In accident benefits cases we are often caught between a rock and a hard place. We know the insurer has acted in bad faith, but at some point before trial, they made an offer, which your client wishes to take to get some closure to his claim. Again, the insurer is doing the same thing, treating this as a cost of doing business. They certainly know that ultimately they will be hit with punitive damages occasionally. On the other hand, by taking the attitude of “deny, deny, deny” (John Grisham) on balance they are undoubtedly coming out further ahead from a financial perspective.

Accordingly, we are rather forced, it would appear, to accept our client’s instructions and accept the Offer to Settle which obviously will not include punitive damages. I certainly have been guilty of doing the same thing, even settling at trial for the amount offered, without insisting on punitives.
To demonstrate the arrogance of some insurers today, let me digress to a case in my office. Following an arbitration, an award was made for a $250,000.00 special award, including interest. The insurer appealed. In their appeal documents they argued that this was both unconstitutional, and institutionally biased against insurers. In their written argument, the insurer’s in-house counsel reasoned that special awards should be eliminated entirely or it will simply lead to higher premiums. In short, they have no reluctance in suggesting it would be reasonable to pass along the cost of their shameless conduct to the very people they are abusing, the public.

We are planning to point out to the arbitrator, on appeal, that this particular insurer has the three highest special awards ever given, and we are, in turn, requesting the arbitrator (should we succeed in upholding the award which I believe we will), to refer the matter to the Superintendent of Insurance under Sections 438 to 441 of the Insurance Act. Part 23, is entitled “Unfair and Deceptive Acts and Practices in the Business of Insurance”.

Amongst other things in Section 438, Subsection (I) states that unfair or deceptive acts and practices includes, “Any conduct resulting in unreasonable delay or resistance to the fair adjustment and settlement of claims.” Sections 440 and 441, authorize the Superintendent of Insurance to investigate and hold a hearing. The Superintendent in turn may order anything from revocation of the licence, to an Order to cease activity, or perform any changes in the conduct of their business that the Superintendent may order.

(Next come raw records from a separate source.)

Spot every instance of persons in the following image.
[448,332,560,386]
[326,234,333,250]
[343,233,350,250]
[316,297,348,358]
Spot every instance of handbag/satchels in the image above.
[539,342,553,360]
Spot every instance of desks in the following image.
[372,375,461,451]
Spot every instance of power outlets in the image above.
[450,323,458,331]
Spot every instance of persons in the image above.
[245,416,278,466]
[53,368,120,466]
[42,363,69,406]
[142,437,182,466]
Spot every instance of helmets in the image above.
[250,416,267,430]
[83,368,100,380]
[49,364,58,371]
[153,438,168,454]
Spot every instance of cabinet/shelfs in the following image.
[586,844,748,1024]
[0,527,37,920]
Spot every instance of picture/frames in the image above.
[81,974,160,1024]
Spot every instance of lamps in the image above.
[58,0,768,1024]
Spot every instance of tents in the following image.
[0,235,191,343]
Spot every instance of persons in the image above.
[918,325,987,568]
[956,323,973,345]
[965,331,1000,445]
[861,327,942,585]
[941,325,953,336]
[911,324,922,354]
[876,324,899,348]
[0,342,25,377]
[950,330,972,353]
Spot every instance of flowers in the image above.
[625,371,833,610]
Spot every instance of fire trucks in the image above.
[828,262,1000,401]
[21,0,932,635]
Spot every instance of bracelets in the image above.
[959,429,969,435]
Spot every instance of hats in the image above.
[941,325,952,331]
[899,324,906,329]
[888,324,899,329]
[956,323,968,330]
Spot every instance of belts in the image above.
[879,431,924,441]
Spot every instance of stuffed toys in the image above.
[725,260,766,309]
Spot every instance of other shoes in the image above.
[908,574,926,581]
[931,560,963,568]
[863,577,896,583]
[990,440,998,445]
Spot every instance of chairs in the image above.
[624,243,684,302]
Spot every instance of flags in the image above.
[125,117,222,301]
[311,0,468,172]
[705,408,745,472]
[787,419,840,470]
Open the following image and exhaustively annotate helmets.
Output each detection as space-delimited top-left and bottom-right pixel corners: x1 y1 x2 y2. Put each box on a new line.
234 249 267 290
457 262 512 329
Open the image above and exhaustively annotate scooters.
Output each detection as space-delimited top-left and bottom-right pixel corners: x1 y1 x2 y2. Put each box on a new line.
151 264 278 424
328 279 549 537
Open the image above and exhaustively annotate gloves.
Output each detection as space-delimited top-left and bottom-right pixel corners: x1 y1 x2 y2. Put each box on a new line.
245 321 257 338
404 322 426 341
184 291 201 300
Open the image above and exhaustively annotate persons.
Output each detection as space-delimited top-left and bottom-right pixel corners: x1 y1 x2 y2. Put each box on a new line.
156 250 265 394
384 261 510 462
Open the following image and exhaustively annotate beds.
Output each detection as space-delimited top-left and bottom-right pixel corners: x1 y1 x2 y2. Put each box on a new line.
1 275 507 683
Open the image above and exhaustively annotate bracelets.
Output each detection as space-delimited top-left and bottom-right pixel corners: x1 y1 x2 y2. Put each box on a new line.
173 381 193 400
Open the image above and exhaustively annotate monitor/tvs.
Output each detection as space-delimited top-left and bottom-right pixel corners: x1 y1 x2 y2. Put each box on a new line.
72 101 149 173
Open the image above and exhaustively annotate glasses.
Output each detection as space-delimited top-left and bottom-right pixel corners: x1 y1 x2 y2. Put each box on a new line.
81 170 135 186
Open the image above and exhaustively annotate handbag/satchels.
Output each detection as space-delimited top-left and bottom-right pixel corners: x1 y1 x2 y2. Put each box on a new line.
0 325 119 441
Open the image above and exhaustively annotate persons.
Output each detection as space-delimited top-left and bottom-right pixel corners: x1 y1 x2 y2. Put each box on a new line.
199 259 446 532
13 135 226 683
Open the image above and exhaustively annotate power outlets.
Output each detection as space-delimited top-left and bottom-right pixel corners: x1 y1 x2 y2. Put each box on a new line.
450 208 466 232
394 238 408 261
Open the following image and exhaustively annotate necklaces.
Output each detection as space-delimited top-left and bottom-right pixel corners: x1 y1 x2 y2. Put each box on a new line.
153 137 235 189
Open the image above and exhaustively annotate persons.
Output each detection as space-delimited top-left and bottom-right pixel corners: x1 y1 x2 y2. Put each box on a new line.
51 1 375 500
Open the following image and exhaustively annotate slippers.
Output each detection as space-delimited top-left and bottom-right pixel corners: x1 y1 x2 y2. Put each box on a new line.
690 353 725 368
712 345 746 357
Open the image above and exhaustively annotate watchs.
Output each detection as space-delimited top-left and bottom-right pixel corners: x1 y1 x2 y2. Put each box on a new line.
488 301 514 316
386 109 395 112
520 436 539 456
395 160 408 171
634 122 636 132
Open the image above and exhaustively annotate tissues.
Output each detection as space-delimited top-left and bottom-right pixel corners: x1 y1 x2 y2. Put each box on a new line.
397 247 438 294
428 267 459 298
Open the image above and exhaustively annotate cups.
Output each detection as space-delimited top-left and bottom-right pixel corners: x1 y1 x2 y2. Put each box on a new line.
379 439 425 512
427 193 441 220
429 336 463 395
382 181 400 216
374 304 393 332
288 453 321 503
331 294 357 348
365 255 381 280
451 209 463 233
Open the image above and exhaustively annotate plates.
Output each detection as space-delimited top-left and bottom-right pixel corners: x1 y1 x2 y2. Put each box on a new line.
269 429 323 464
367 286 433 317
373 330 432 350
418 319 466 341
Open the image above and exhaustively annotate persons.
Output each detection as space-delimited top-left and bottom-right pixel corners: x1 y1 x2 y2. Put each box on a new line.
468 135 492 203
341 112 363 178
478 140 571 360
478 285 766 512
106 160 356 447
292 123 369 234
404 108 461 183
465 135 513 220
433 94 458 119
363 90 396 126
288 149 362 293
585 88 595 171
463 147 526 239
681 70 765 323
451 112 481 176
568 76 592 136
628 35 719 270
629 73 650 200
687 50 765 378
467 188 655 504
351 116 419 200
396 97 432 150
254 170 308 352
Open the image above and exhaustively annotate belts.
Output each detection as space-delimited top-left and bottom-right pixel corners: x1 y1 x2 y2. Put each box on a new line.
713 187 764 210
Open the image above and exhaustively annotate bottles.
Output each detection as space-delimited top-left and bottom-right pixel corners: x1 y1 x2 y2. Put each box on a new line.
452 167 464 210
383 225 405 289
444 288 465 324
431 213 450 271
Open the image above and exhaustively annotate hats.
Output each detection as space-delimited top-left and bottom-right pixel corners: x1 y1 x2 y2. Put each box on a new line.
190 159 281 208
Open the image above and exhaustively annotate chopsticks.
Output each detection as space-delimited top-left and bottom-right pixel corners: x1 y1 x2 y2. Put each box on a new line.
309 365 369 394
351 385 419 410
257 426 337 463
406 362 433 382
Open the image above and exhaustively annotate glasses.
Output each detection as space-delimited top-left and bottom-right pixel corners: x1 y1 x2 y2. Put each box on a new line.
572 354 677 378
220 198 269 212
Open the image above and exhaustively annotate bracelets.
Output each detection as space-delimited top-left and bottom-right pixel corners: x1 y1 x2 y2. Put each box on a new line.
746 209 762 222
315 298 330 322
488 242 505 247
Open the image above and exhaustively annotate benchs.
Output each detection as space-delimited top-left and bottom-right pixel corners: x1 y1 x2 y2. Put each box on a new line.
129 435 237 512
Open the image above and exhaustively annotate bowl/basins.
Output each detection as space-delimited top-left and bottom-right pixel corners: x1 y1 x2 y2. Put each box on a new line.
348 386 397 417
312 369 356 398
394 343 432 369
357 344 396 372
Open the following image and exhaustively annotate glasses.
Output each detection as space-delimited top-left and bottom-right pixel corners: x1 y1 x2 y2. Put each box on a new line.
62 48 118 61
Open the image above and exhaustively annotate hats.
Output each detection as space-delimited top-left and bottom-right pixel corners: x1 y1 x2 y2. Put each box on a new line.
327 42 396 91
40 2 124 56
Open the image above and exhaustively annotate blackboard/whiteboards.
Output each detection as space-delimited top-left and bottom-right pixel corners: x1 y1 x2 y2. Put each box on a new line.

While I believe this to be a very good tactic to use in our appeal, I have my doubts we will succeed in that regard because we are only dealing with one case. On the other hand, it started me wondering whether we, as an organization, should consider targeting some of the biggest offenders, and letting them know we are doing so with a view to collecting enough cases of misconduct from our own practices, properly document them, and “presenting” our findings to the Superintendent (or the appropriate government Minister) with a view to seeking a hearing under Section 438.

Nobody knows whether we will succeed and that includes the insurers most importantly. I cannot help but wonder whether letting a company know that they are being monitored, would in and of itself cause them to become better corporate citizens.